*What to work on*:
a – Answer the following questions using the article on heart disease in younger adults.
(i) Of which institute is Professor Steve Nicholls deputy director?
(ii) According to Professor Nicholls, what is the emerging heart disease largely due to?
(iii) What overall decline in coronary heart disease mortality since 1979 did the research published in Circulation show?
b – Continue the article on heart disease in younger adults from the point at which it stops.

*Given passage*:

⟨

AN Australian expert has warned of a “tsunami” of heart disease emerging in younger age groups, as new US research shows that younger adults, particularly women, are missing out on big improvements in coronary heart disease mortality.
Professor Steve Nicholls, South Australian Health and Medical Research Institute deputy director and Heart Foundation heart health theme leader, said despite some great advances in the prevention and treatment of heart disease, some concerning signals were emerging.
“We see a tsunami of heart disease coming at a much earlier age. This is largely due to lifestyle and the increase in abdominal obesity and its metabolic complications, mainly diabetes. We have been warning of this for years and now we start to see the evidence. Mortality improvements are starting to disappear and our coronary care units seem to be full of younger patients”, he said.
Professor Nicholls’s comments came as research, published in Circulation, showed a “dramatic” 68% overall decline in coronary heart disease (CHD) mortality since 1979, but a slowing decline in younger adults. (1)

⟩

*Provided material*:
⟨

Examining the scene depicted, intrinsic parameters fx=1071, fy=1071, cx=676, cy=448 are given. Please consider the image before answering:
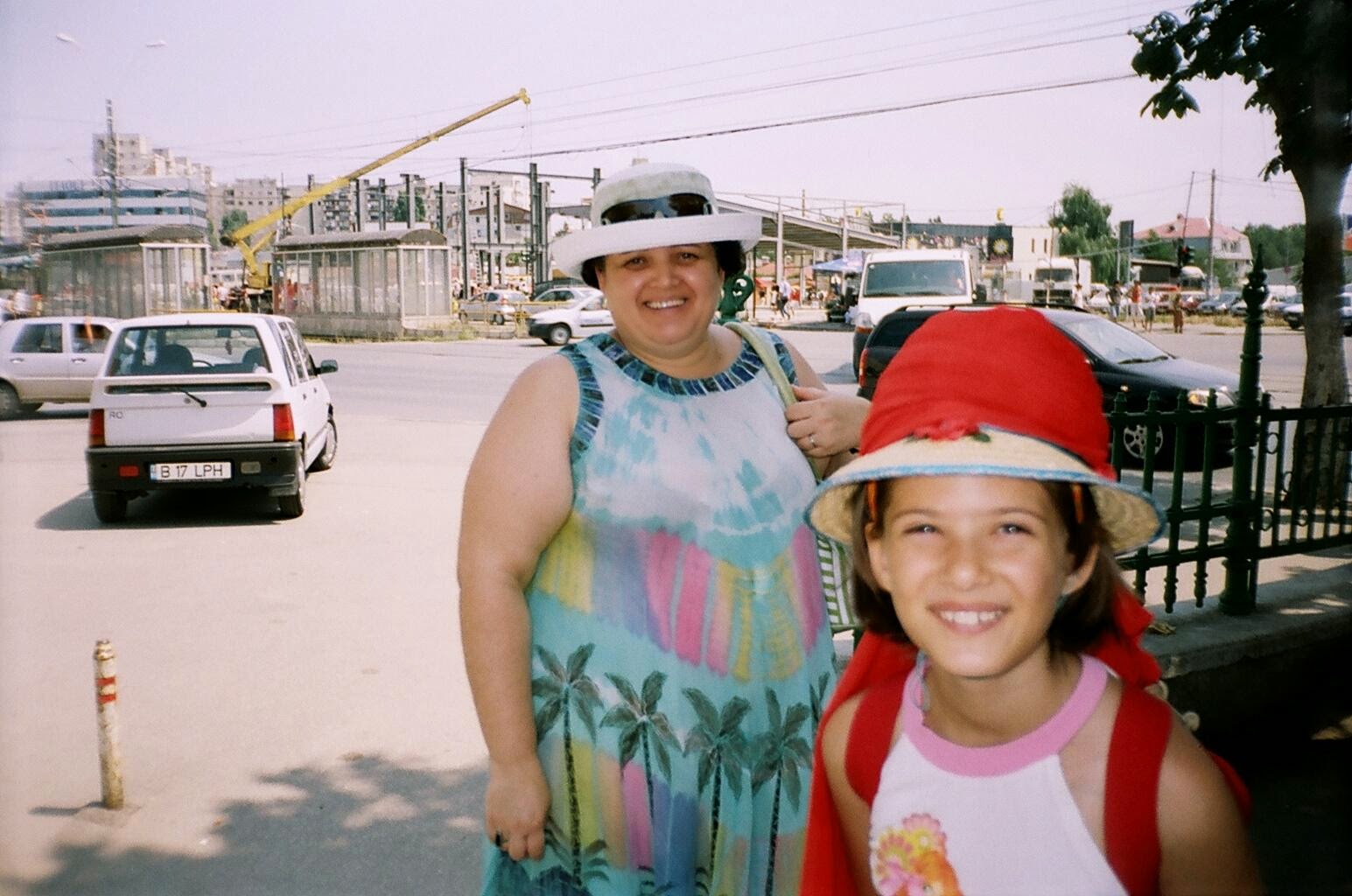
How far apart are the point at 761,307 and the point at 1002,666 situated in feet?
156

⟩

*Responses by task*:
a –
(i) The South Australian Health and Medical Research Institute.
(ii) Lifestyle and the increase in abdominal obesity and its metabolic complications, mainly diabetes.
(iii) A 68% decline.

b –
The Circulation authors wrote that men and women under 55 years of age showed a substantial decline in CHD mortality until 1990, but the decline had stagnated with minimal improvement in the past 20 years. “This was especially true for women, whose EAPC [estimated annual percentage change] went from -4.6% between 1979 and 1989, to +0.1 between 1990 and 1999, and -1.0.% between 2000 and 2011”, they wrote.
The research analysed mortality data for all individuals aged 25 years and older in the US between 1979 and 2011.
The conclusions on death rates reflect similar findings by the Australian Institute of Health and Welfare in its 2014 report on trends in CHD mortality. (2)
The Circulation authors said several factors could be responsible for the slower decline in the younger population mortality rates, including: an underestimate of the risk which was undermining prevention efforts; increasing rates of overweight and obesity; and rising prevalence of diabetes.
Professor Mark Nelson, professor and chair of the discipline of general practice, University of Tasmania, said there was a concern that women were disadvantaged within the management paradigm for CHD.
“On an absolute risk basis, women are at lower risk and therefore, when it comes to primary prevention, women are not given drugs at equivalent ages to men because women’s risk follows about 10 years behind. And that is actually true”, he said.
However, Professor Nelson said when women had overt ischaemic heart disease, for example, they also tended to be undertreated.
Behavioural risk factors such as alcohol intake, physical inactivity and, until recently, smoking had also been increasing among younger women since the late 1970s.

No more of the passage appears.